Publication Date: April 10, 2008
Type: Paperback, received as gift
Rose loves Dimitri, Dimitri might love Tasha, and Mason would die to be with Rose...
It’s winter break at St. Vladimir’s, but Rose is feeling anything but festive. A massive Strigoi attack has put the school on high alert, and now the Academy’s crawling with Guardians—including Rose’s hard-hitting mother, Janine Hathaway. And if hand-to-hand combat with her mom wasn’t bad enough, Rose’s tutor Dimitri has his eye on someone else, her friend Mason’s got a huge crush on her, and Rose keeps getting stuck in Lissa’s head while she’s making out with her boyfriend, Christian! The Strigoi are closing in, and the Academy’s not taking any risks... This year, St. Vlad’s annual holiday ski trip is mandatory.
But the glittering winter landscape and the posh Idaho resort only create the illusion of safety. When three friends run away in an offensive move against the deadly Strigoi, Rose must join forces with Christian to rescue them. But heroism rarely comes without a price...
Some Reasons Why This Book Earned Me Glares From Nearly Every One of My Teachers in the Past Two Days, or, alternately, Some Reasons Why This Book is Absolutely Fantastic:
When the heroine acts like an asshole, people don't just brush it away!
When Rose acts stupidly, says something cruel, does something she most certainly shouldn't have, it isn't simply ignored, or excused. People call her on it. Even better, she calls herself on it. For once, a heroine who won't completely refuse to admit they've ever done wrong! You can't believe how wonderful that was to see.
Also, while her words or actions are very frustrating at times, there is a reason, though it's only hinted at in this novel. Part of it's just Rose and her fiery temper, but part of it's . . . not.
There are fascinating new characters!
Quite a few of them, actually, but the most notable being Tasha, Adrian, and Janine, Rose's mother. I loved all of them in their own way; Tasha for her fiery independence so uncommon in Moroi, Adrian for being intriguingly assholian (as well as just plain intriguing), and Janine for being an emotionally stunted badass who still tries despite it all. They were all wonderful additions to the cast, and I'm interested to see the roles they'll have in the rest of the series.
There are real, complex relationships!
There wasn't one relationship in this book that didn't ring true. Not only Rose's relationships, but side relationships such as Lissa and Christian, Dimitri and Tasha, even Lissa and Adrian. Many times, in YA fantasies or paranormals, I've seen "They're supernatural creatures!" or "It's not like our world!" used to dismiss ludicrously unrealistic relationships. Not so with Vampire Academy. Despite the heavy influence their supernatural world and origin has on this cast, their interactions and emotions are so brilliantly believable that I can't help but love them.
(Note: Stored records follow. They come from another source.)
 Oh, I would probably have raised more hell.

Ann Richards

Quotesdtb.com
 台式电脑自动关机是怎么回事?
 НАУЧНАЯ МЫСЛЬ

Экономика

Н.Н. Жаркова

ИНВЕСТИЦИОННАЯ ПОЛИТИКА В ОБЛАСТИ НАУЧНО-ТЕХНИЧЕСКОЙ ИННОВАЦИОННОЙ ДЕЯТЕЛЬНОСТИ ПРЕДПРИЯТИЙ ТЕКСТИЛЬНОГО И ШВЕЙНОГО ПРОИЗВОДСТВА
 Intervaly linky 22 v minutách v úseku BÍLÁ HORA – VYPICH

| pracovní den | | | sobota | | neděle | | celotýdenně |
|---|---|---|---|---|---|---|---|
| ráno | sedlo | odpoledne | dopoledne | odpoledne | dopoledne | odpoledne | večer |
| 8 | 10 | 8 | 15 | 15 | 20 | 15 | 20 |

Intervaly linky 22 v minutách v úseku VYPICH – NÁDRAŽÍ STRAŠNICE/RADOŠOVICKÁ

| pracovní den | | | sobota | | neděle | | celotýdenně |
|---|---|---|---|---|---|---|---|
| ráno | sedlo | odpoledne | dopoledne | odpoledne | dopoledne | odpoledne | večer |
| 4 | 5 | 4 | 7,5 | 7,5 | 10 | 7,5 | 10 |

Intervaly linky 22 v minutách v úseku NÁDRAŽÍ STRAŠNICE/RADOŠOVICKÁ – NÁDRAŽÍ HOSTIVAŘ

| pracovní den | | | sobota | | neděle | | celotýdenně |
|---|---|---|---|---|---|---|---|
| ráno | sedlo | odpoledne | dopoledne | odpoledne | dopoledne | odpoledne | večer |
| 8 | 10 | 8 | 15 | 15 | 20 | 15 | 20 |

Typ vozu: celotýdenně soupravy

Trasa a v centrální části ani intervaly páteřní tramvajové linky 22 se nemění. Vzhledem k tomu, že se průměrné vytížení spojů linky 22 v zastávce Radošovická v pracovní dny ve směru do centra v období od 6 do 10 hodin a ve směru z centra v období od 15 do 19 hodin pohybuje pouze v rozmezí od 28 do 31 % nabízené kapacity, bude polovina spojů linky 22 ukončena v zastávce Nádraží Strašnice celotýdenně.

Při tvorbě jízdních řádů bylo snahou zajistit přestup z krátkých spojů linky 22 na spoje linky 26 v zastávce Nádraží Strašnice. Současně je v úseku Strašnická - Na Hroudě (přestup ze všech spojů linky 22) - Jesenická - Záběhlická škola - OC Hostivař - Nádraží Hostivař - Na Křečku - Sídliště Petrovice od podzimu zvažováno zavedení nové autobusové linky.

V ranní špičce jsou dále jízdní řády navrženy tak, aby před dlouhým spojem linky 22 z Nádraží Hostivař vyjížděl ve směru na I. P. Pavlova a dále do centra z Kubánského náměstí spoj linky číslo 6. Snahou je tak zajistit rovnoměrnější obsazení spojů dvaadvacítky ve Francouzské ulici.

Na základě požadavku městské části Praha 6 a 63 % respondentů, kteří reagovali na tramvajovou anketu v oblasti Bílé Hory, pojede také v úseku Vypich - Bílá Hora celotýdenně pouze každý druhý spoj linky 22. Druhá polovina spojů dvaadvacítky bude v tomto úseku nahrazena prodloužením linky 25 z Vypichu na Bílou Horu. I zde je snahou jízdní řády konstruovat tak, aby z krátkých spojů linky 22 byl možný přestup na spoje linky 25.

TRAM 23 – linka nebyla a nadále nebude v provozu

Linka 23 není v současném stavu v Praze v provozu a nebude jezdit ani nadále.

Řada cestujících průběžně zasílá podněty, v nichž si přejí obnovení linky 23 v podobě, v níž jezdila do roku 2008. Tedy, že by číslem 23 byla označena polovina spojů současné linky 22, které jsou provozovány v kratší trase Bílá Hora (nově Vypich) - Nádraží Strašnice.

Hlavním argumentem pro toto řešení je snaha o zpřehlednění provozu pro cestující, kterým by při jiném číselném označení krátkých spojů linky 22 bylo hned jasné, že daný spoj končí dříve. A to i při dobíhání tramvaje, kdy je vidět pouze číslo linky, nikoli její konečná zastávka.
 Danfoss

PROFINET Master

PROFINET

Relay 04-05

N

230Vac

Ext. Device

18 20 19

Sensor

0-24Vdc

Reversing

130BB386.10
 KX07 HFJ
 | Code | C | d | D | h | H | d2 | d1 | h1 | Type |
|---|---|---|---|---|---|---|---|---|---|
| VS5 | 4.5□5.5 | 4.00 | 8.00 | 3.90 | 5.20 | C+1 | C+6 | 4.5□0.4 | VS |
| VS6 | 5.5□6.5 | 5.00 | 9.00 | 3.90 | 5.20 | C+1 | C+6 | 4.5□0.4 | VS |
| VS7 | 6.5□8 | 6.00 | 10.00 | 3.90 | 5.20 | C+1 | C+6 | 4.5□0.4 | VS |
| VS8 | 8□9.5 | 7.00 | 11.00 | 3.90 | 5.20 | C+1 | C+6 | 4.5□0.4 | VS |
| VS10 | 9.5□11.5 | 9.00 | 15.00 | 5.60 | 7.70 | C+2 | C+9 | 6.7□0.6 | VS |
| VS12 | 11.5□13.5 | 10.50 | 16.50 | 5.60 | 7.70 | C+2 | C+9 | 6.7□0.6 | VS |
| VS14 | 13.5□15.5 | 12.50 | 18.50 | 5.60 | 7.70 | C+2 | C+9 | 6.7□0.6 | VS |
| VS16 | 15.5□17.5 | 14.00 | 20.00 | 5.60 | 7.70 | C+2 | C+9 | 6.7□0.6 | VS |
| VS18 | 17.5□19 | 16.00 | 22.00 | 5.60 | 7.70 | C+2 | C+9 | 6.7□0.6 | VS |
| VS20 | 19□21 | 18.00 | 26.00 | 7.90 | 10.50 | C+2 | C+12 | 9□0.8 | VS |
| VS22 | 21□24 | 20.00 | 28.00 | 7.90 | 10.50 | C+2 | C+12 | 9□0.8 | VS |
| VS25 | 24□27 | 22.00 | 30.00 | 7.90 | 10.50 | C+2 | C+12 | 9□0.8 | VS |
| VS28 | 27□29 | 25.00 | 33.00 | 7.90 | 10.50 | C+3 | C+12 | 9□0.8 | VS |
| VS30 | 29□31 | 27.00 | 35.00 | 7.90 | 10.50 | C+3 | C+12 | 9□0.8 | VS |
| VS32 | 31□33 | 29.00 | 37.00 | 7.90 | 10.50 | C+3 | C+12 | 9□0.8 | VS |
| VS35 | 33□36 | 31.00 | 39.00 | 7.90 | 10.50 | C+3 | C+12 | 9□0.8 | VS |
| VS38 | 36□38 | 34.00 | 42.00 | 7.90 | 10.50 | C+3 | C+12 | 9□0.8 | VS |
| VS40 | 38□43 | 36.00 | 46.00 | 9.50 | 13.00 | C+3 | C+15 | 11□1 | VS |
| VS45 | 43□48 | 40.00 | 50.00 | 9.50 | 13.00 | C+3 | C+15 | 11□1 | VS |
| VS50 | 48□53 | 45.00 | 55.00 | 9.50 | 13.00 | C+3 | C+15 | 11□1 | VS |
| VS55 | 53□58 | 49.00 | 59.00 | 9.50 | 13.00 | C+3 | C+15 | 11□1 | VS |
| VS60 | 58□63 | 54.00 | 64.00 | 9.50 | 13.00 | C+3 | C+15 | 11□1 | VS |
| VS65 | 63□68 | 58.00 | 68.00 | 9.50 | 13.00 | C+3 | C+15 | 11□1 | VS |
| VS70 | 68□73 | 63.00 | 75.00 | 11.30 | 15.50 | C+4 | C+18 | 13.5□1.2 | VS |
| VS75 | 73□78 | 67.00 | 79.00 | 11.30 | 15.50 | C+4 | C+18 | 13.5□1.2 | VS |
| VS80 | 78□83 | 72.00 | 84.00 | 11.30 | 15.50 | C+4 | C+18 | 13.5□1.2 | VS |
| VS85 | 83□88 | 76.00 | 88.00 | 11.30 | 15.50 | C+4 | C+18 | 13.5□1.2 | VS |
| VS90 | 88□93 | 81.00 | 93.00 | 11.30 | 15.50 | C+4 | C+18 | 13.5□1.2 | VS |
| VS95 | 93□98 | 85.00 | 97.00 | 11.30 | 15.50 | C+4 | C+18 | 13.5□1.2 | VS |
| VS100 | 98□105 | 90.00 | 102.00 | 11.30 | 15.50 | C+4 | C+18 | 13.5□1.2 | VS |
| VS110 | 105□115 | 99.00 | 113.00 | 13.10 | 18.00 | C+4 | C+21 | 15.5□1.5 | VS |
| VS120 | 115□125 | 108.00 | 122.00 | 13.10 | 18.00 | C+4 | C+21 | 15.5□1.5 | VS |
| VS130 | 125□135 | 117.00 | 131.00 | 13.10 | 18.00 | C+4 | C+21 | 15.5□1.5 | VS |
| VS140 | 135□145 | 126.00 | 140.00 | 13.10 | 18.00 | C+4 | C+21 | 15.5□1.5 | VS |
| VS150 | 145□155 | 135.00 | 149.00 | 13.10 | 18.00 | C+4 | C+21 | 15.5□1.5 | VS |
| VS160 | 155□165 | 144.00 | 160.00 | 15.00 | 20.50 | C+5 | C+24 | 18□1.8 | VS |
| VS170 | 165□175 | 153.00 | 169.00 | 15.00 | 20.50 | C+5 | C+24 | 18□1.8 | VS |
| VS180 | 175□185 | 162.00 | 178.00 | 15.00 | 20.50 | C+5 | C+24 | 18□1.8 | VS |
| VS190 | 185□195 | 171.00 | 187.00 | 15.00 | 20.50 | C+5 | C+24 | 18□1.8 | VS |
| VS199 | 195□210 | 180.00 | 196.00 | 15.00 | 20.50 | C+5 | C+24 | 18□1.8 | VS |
Holy character development, Batman!
There's our protagonist, Rose, who's come so far from the rebellious, impetuous teenager we first met at the beginning of Vampire Academy. There was some growth in VA, but in Frostbite, it is a million times more extensive. She emerges from this novel with a gravity and maturity that one could scarcely even glimpse in her younger self. Yes, she's still a spirited, snarky teenager, but she is also more, and I love it.
However, Rose isn't the only one to see some fantastic character development. There are a lot of characters that get expanded upon--in fact, I can think of very few that didn't see some development in this novel. The most notable example, aside from our heroine, would most certainly be Mia.
Man, am I glad those VA fans were right. Her characterization in VA was by far my biggest critique, and in Frostbite, Richelle Mead delivered, just as all the fans promised she would. I don't want to spoil much, but I'll just say that Mia becomes far more than the flat schoolgirl antagonist, and it was a great thing to see. I expect her character will be developed even further in the books to come.
And, perhaps best of all: The emotion.
I'm going to be frank here: it is very rarely that a non-contemporary novel makes me cry.
Even when characters die, it often just does not affect me in the same way; I may be distinctly sad, but it does not often touch me to the point of tears.
But while there was no sobbing or dramatic animal noises, at one point, I did tear up. Because the emotion was so raw and genuine and painful that for a moment I was certain I'd lost someone, too.
That, above all else, is why I salute Mead for this novel.
It's technically 4.5 stars, but I enjoyed this novel far too much not to round it to a 5.